Another key property of the current NDArray::Container the compatibility of its pointer with DLTensor*.
We can directly take an NDArrayHandle allocated from C API and treat it as DLTensor*.
This property may no longer hold if we make NDArray::Container to be a sub-class of Object.

Finally, we need to think about how can we handle sub-classes of NDArray. Right now we
introduce a second tag field in the NDArray::Container, we need to think about whether
or not do we want to reuse Object’s type hierarchy, or keep the old approach.

We discuss two options below in terms of calling convention.

Option1: Move to Object Calling Convention

The first option is to simply force NDArray and Module to use the new Object calling convention.
That means that we no longer pass kNDArrayHandle in the type code and instead will pass kObjectHandle.
We can also directly use ObjectFree to de-allocate the NDArray.

This option will force us to change the ABI of PackedFunc calling convention
and needs major updates from all frontend runtimes.
It will also complicate the implementation of RPC a bit, as we cannot exchange
everything through RPC and need to specially handle Module and NDArray here.
Finally, we will also break the compatibility of the NDArrayHandle with DLTensor*.

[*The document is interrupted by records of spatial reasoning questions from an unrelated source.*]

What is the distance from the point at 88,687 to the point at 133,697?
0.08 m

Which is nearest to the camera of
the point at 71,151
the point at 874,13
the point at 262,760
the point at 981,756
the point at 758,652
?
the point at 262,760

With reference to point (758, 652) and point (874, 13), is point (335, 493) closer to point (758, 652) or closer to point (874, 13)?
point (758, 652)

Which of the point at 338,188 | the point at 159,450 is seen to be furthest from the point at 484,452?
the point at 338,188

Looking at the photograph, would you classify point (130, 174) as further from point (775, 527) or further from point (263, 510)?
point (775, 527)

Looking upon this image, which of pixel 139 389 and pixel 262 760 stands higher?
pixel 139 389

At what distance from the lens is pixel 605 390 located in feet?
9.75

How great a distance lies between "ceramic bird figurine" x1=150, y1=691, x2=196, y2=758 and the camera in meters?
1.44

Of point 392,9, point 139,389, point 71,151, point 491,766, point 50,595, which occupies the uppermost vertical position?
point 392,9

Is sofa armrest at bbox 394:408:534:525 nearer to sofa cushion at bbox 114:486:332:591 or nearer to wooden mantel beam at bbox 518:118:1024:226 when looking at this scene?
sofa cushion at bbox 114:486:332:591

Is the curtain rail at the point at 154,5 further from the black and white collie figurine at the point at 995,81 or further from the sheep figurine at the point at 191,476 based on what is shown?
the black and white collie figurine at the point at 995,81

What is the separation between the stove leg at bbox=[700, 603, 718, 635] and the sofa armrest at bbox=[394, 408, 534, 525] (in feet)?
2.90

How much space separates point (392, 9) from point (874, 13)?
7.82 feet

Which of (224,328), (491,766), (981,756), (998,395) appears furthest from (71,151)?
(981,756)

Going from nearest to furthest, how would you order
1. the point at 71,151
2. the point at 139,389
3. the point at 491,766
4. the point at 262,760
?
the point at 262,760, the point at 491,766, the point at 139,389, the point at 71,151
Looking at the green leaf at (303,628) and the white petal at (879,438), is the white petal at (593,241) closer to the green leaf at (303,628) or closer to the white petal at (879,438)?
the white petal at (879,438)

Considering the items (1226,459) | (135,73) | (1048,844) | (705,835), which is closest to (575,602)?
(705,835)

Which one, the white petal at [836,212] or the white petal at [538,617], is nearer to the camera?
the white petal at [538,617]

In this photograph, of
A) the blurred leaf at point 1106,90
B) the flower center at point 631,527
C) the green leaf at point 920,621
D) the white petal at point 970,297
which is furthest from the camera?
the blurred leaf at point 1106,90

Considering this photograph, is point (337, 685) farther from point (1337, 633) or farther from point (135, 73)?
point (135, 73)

Option2: Use the New Object Protocol but Keep the Original Calling Convention

In this case, when we assign an ObjectRef to TVMArgs, we specially check if
the reference points to NDArray or Module and set the type_code correctly to be
kArrayHandle and kModuleHandle.

We further use a special argument passing convention for NDArray to
pass the address of the DLTensor and recover the address(by arithmetics) when converting back to an NDArray. This allows us to the backward compatibility NDArrayHandle and DLTensor*.
Although that does mean we can no longer use the ObjectFree to de-allocate NDArrays.

One potential drawback of this approach is the additional checks in the PackedFunc call when an ObjectRef is involved. Although they are very cheap, and we can reduce it further by
avoid such checks when we know more static type information. This approach enjoys the backward compatibility of the ABI and no changes are needed in the frontends.

Discussion

It would be great if we can discuss with option we would like to take.
Of course we can also do nop and continue to support NDArray and Module differently.

1 Like

cc @ajtulloch @yzhliu @liangfu @nhynes would be great to get your perspectives as you implemented the runtime variants

I mainly have concern about DLTensor incompatibility in Opt1, how large is the overhead to convert between NDArrayHandle <-> DLTensor* ? if it is small enough I prefer Opt1 as it is clean and easy to understand.

Thanks for bringing this up!

Might be off the topic, but I do think it important that our calling convention at least accepting DLTensors, as required by DGL (bridging PyTorch and MXNet) and zero copy from numpy (I assembled a DLTensor in the frontend).

The conversion overhead is low(just pointer add an offset).

The only concern for enforcing option1 is that it will adds a bit complexity of minimum version of runtimes. e.g. We can no longer implement NDArray by just create a DLTensor without ref-counting(which is possible in the current case) .

DLTensor* will also be supported due to the points mentioned by @junrushao1994

Note that we can always starts with option2 then move to option1.

Thanks everyone for helpful discussions. I have moved it to a formal RFC https://github.com/apache/incubator-tvm/issues/4286

1 Like